** begin Excerpted records **

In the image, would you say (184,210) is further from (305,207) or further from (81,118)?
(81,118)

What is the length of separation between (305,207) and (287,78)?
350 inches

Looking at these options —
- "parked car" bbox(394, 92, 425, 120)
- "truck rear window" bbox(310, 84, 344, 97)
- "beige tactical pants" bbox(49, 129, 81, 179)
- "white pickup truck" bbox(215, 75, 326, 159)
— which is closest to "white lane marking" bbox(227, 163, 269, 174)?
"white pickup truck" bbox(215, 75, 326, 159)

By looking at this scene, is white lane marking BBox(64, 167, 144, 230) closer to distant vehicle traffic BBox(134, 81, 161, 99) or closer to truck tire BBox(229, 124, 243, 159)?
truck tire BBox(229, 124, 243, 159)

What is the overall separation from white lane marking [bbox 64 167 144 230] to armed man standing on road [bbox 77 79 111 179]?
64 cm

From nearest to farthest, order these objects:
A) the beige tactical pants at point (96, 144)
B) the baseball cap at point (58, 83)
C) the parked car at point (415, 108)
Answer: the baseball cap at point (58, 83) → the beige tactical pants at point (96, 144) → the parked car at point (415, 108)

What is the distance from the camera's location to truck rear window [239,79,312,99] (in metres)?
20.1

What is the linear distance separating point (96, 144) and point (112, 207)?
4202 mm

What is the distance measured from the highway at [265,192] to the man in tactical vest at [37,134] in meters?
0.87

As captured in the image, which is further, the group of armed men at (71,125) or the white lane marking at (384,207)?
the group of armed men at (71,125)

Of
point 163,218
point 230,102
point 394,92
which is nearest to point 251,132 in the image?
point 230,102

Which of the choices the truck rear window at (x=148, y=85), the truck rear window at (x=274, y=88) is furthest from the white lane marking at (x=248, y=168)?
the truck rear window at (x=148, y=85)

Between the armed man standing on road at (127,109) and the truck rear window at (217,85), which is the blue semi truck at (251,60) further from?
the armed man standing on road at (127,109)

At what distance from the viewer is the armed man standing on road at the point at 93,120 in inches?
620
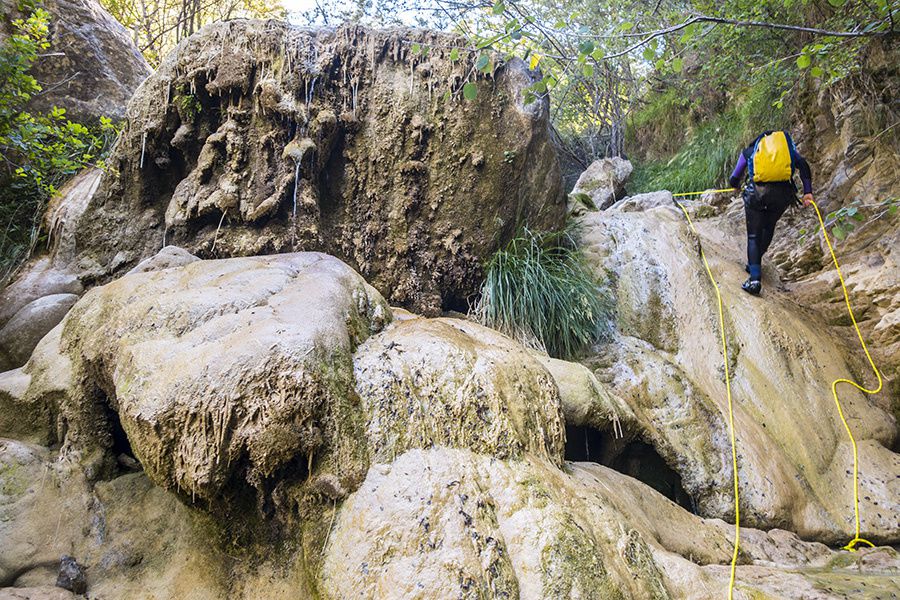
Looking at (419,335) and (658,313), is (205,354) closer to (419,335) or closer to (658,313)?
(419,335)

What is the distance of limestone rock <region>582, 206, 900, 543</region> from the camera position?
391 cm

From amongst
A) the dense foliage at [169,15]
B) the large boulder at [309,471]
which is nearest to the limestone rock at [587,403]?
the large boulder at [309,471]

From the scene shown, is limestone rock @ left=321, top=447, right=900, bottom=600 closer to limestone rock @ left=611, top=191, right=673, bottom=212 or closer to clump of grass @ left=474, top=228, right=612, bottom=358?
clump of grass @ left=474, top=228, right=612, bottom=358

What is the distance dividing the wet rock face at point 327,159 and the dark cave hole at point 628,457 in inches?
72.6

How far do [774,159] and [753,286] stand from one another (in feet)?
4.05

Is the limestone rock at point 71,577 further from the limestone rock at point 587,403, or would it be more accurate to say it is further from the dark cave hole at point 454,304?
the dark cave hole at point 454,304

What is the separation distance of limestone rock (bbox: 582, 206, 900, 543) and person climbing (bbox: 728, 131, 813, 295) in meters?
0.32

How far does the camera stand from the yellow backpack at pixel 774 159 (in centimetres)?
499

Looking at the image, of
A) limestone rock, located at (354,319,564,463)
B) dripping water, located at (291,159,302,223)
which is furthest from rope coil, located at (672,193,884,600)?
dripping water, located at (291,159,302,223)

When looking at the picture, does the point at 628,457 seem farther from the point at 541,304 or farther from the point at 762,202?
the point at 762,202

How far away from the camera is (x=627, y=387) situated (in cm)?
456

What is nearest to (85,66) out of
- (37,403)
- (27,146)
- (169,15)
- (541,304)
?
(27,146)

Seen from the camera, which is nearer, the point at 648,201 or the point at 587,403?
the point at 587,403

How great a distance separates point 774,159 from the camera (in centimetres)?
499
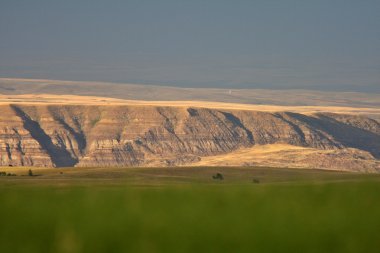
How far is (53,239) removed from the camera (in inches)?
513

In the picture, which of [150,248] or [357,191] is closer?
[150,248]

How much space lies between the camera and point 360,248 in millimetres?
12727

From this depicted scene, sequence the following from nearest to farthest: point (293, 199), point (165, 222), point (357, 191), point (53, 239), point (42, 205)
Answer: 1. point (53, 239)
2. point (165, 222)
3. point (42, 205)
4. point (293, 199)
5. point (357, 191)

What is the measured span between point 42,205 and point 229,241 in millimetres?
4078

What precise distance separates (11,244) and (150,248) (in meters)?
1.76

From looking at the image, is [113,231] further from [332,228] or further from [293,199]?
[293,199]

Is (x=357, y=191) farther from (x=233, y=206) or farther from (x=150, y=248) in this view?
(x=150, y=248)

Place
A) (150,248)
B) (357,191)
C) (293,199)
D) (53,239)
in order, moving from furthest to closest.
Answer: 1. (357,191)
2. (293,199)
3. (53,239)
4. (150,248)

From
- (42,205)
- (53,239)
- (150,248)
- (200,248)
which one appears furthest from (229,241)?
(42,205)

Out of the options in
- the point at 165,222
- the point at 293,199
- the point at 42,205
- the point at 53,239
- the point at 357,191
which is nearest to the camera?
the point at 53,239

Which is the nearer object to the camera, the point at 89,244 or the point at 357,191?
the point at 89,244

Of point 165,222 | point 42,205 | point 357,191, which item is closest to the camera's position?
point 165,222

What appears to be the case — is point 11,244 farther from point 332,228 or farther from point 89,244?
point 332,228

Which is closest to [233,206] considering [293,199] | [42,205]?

** end Excerpted records **
** begin Excerpted records **

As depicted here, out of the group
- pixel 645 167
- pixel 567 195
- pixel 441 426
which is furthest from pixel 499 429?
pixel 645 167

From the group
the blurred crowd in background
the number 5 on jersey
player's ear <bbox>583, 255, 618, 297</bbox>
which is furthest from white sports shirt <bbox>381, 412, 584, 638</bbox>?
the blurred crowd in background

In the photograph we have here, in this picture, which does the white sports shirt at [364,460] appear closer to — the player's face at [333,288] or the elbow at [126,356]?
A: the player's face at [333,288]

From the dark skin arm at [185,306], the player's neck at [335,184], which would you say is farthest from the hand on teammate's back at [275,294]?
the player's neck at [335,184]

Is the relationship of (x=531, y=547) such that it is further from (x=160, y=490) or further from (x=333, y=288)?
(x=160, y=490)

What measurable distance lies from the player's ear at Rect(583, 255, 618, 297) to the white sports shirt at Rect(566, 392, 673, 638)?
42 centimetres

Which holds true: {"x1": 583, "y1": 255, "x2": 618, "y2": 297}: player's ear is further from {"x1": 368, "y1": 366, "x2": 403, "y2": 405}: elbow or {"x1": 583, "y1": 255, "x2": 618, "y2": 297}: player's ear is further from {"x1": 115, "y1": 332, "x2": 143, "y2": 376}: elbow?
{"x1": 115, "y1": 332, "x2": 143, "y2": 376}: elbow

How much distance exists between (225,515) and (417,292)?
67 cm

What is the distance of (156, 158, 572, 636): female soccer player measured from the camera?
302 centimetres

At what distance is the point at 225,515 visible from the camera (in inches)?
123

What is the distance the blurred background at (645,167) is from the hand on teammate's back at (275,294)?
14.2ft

** end Excerpted records **

Work required => Copy the records word for word, from the line containing "In the image, would" through the line containing "Answer: the baseball", including both of those lines.

Solution below =>
In the image, would you say (184,210) is further from (305,207) or further from (81,118)?
(81,118)

What is the length of separation between (305,207) and (287,78)?
350 inches

Looking at these options —
- "parked car" bbox(394, 92, 425, 120)
- "truck rear window" bbox(310, 84, 344, 97)
- "beige tactical pants" bbox(49, 129, 81, 179)
- "white pickup truck" bbox(215, 75, 326, 159)
— which is closest to "white lane marking" bbox(227, 163, 269, 174)?
"white pickup truck" bbox(215, 75, 326, 159)

By looking at this scene, is white lane marking BBox(64, 167, 144, 230) closer to distant vehicle traffic BBox(134, 81, 161, 99) or closer to truck tire BBox(229, 124, 243, 159)?
truck tire BBox(229, 124, 243, 159)

What is the overall separation from white lane marking [bbox 64 167 144 230] to armed man standing on road [bbox 77 79 111 179]?
64 cm

From nearest to farthest, order these objects:
A) the beige tactical pants at point (96, 144)
B) the baseball cap at point (58, 83)
C) the parked car at point (415, 108)
Answer: the baseball cap at point (58, 83) → the beige tactical pants at point (96, 144) → the parked car at point (415, 108)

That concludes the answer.